(June 18 – written by Dave)
We were not excited about riding today – more rain and high mountains were in the forecast. We could have stayed in bed and may well have if it weren’t for “the bike packers”. They knocked on our door last night full of vigour and told us that they were leaving at 7AM. Ok, enough of the pity party, if a couple Kiwis and a guy from Chicago can ride, so can we!
We were still kind of slow getting going this morning. I went up to the roof and found that it was not all that clear and it was raining lightly. We mucked around enough to miss the 7AM start time but we still managed to be ready to roll 5 minutes after the bike packers at 7:30. We had about 7k to climb to reach the high point of the day. It was raining on and off, but only very lightly, all the way up. We played hopscotch with the bike packers as one of them or us would stop to put something on, or take something off. It’s hard to balance cold from the altitude and rain, with heat generated riding uphill. Anyway, it was nice to share another morning with Mark, Hana and Richard.
Somehow we all met at the top of the pass but they took off while Nancy and I put on our heavy rain coats. They turned off about 10k down the descent for the dirt road into Loja, so that was last we saw of them today. I’m sure that we’ll meet again down the road. At the top of the climb it was all of 7 degrees again and misting more than raining. The mist got heavier and became rain on the way down. We were both pretty cold by the bottom, more than happy to see the start of the next climb.
We had one 7k climb and a bunch of 1 to 2 k climbs left to reach Loja. The rain lightened up before the first 7k climb and stayed light the rest of the way to town. The views were nice but would have been amazing on a sunny day. I tried to capture the mountains with mist hanging over them in just the right way but never really got it. Now I know why Mark, the professional photographer, doesn’t take too many pictures on the rainy days.
Once we finished with all the little ups and downs we came to one last ripper downhill into Loja. It didn’t look very steep on the profile but it was fast. We had no more than the occasional drop of rain the rest of the way into to town. We also had whipping tailwind, but also some brutal side winds as the road snaked its way down the hill. We were both pulling hard on the brakes the whole way down. In fact, Nancy pulled so hard that she blew out a brake pad within half a kilometre of our hostel. I had to replace both hers and my rear brake pads once we got checked in. It was a steep downhill but really, it was the cumulative effect from all of the downhills since Quito where we last had the bikes serviced.

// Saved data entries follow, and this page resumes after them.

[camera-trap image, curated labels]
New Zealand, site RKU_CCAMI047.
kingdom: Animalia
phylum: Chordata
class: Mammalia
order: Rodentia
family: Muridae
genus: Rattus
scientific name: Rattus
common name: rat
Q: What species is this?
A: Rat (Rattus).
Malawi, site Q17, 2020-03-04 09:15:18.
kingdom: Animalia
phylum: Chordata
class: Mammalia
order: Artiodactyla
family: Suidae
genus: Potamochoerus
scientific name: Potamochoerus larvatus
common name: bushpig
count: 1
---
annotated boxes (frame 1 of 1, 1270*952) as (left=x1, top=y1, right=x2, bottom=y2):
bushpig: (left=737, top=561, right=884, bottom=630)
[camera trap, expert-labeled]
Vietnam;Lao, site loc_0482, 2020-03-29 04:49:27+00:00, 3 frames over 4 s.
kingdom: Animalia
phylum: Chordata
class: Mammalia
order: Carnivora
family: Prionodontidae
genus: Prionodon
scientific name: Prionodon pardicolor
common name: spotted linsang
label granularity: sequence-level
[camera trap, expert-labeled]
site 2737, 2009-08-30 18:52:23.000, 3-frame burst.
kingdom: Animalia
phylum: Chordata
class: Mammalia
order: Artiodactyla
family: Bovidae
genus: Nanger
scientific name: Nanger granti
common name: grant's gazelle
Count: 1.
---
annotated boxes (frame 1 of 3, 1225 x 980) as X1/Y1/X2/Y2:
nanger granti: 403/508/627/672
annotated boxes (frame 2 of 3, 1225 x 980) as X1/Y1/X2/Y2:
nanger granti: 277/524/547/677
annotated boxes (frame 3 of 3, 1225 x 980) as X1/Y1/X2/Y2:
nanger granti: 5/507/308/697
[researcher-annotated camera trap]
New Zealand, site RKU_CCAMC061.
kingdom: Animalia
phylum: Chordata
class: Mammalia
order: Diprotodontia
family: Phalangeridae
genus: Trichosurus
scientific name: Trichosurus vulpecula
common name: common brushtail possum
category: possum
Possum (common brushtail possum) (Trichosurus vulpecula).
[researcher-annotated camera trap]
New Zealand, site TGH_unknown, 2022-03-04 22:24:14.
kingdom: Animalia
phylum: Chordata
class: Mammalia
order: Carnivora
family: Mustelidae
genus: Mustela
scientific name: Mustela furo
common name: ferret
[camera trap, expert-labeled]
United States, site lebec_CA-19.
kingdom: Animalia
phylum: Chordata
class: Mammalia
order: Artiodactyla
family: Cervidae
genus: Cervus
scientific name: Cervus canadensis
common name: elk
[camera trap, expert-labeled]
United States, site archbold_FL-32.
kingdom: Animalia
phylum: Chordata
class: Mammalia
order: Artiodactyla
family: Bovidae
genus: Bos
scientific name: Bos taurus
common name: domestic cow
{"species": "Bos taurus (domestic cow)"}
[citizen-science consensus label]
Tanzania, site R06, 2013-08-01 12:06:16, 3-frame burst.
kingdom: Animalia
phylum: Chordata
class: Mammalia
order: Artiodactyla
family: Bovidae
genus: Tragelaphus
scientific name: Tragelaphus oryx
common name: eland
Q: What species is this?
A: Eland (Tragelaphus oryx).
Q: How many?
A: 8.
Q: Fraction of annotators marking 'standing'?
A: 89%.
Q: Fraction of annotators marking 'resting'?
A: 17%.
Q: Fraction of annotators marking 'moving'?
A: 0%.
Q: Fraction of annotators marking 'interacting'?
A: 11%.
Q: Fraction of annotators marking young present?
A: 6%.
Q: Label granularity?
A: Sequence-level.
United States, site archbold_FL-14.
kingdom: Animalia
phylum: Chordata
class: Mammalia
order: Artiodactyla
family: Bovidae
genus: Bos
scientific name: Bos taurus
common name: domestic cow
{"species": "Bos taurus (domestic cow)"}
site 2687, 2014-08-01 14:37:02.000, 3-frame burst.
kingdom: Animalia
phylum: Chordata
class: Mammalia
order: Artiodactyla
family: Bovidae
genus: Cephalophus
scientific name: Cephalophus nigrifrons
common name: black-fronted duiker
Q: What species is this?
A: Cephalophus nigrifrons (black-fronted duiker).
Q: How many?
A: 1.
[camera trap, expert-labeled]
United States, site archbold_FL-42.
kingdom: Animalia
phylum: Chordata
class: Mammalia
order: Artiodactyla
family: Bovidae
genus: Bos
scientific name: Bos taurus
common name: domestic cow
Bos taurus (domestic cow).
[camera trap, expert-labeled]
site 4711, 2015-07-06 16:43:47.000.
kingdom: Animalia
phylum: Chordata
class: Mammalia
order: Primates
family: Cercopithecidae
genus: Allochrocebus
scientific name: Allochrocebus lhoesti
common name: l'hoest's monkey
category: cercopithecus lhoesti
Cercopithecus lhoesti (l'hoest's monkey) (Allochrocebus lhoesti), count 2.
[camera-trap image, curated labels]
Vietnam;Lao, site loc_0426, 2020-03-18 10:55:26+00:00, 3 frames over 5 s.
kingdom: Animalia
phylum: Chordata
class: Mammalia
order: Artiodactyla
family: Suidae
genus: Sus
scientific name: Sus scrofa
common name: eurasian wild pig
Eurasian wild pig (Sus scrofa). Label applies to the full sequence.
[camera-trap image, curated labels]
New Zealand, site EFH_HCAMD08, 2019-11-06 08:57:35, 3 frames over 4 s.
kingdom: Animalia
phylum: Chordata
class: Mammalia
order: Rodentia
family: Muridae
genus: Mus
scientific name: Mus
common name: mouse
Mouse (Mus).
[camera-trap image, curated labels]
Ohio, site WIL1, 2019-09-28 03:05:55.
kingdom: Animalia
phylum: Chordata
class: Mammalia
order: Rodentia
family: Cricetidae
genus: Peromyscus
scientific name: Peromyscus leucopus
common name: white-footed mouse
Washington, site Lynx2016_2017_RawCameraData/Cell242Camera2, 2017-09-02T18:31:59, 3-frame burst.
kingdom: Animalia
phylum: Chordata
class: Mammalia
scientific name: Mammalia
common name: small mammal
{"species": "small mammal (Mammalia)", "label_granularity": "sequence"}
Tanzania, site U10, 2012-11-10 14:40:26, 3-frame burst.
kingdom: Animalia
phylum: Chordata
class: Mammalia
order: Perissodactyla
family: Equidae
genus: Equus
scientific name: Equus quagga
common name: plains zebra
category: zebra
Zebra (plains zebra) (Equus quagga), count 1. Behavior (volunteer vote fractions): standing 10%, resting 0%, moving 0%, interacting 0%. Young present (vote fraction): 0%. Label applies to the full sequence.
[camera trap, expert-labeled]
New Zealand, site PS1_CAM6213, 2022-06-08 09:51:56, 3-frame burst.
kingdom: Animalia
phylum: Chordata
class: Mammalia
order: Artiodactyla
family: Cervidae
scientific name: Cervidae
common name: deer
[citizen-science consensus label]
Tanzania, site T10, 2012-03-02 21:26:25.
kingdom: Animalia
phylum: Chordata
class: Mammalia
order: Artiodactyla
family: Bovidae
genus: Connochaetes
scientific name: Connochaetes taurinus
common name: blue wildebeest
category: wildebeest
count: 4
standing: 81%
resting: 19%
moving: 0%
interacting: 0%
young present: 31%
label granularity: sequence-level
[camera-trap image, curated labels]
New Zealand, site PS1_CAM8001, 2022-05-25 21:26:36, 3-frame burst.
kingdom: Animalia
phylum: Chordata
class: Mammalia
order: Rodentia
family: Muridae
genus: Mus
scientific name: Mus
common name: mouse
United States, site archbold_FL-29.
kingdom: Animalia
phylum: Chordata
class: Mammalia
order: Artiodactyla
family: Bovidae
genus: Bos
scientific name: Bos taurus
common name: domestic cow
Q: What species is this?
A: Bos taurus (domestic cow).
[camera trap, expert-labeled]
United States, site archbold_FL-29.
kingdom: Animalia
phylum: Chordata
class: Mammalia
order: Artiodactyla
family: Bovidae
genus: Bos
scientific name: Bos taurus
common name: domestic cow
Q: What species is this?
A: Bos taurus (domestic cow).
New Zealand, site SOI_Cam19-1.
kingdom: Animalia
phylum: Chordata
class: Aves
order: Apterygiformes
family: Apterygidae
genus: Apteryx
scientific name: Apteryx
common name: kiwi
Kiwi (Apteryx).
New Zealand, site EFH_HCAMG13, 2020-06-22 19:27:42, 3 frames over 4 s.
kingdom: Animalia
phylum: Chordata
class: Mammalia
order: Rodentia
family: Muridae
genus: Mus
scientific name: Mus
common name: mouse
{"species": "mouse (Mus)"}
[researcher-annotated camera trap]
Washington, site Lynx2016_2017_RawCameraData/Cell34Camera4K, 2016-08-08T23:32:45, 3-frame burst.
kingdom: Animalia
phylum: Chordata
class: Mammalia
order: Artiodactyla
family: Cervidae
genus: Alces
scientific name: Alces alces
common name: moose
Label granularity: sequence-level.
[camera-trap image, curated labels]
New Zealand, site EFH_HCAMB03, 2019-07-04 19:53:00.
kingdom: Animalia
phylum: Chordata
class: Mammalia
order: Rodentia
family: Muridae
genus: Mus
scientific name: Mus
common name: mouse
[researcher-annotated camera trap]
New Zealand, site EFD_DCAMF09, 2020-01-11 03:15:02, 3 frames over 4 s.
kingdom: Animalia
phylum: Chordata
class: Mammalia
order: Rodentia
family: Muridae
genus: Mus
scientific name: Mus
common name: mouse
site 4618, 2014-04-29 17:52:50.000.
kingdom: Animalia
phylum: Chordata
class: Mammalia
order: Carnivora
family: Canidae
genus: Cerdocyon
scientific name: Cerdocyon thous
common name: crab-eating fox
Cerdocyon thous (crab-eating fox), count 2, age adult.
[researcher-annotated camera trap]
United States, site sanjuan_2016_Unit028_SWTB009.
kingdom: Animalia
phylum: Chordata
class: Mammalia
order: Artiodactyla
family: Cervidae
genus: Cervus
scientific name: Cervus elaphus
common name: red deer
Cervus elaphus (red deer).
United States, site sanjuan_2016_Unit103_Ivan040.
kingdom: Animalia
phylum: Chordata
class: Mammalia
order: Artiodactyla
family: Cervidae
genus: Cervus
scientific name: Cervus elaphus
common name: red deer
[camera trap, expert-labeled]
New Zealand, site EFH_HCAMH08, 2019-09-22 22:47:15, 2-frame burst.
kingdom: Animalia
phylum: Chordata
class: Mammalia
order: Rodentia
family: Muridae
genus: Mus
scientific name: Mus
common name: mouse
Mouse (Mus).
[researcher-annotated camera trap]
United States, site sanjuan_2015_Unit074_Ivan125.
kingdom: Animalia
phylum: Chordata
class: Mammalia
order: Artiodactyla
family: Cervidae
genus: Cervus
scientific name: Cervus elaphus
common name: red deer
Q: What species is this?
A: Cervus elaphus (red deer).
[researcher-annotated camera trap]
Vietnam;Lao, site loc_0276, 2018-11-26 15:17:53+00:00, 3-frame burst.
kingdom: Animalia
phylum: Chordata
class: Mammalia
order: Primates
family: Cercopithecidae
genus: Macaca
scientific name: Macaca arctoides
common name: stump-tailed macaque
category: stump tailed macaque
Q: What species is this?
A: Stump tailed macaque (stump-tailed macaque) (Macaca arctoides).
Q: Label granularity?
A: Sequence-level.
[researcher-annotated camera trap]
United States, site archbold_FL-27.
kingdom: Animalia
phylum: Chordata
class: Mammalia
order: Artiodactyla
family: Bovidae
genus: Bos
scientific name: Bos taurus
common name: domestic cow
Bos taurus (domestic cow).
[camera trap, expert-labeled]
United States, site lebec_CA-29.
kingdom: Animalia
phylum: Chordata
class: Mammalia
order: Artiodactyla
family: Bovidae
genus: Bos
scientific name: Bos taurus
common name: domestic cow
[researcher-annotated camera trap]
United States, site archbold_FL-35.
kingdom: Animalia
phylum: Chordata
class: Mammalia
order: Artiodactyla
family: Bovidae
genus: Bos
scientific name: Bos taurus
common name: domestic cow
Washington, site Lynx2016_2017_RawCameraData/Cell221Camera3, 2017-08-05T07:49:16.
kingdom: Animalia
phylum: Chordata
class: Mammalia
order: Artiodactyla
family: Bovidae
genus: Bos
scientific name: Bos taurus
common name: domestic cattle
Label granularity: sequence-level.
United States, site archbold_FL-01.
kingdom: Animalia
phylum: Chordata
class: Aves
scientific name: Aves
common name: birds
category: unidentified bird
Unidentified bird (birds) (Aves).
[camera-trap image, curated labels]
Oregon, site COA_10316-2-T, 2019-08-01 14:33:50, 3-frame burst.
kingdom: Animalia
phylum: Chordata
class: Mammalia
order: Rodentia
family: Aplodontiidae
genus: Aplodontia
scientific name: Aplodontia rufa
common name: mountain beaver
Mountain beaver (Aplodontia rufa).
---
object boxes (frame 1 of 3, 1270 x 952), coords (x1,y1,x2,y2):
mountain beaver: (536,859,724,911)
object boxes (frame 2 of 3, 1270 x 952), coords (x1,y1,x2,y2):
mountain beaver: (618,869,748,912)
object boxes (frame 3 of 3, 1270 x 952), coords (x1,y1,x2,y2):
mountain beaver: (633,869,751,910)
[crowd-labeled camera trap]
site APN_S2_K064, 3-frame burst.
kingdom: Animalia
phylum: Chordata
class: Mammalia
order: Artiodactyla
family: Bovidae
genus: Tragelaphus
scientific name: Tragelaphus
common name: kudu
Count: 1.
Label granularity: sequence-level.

We are staying at the Hostal Los Lirios just on the edge of old town. It’s ok, but nothing overly exciting. We were going to take a rest day here but have decided to ride on tomorrow to Vilcabamba, a much smaller town with a more compact and less busy centre, which is known for the longevity of its inhabitants. We’ll try to drink as much of the water as we can while we are there to see if it works on us as well.
For dinner tonight we had a nice relaxing meal just off the main square in old town at a restaurant called Dumas – good pizza and a glass of red wine hit the spot. We picked up supplies for tomorrow and headed back to the room, a little late but with enough time to get a blog written and have a cup of tea. Or so we thought. We had some issues with our room key when we left for our stroll. On return, they hadn’t fixed it and the lovely young gal from the front desk worked the door for about 30 minutes while we hung in the hallway watching her – that was fun. Eventually, at the point just before we insisted that she call a locksmith, she got the guy who checked us in to come up and give it a try. He had it open in 30 seconds. He tried to explain to me how to do it but I didn’t really care as we are only going out one more time and that’s when we leave!
We have a short day tomorrow and there is some sun forecast. We should be there before noon and for a change, maybe we’ll have completely dry everything when we arrive – fingers crossed.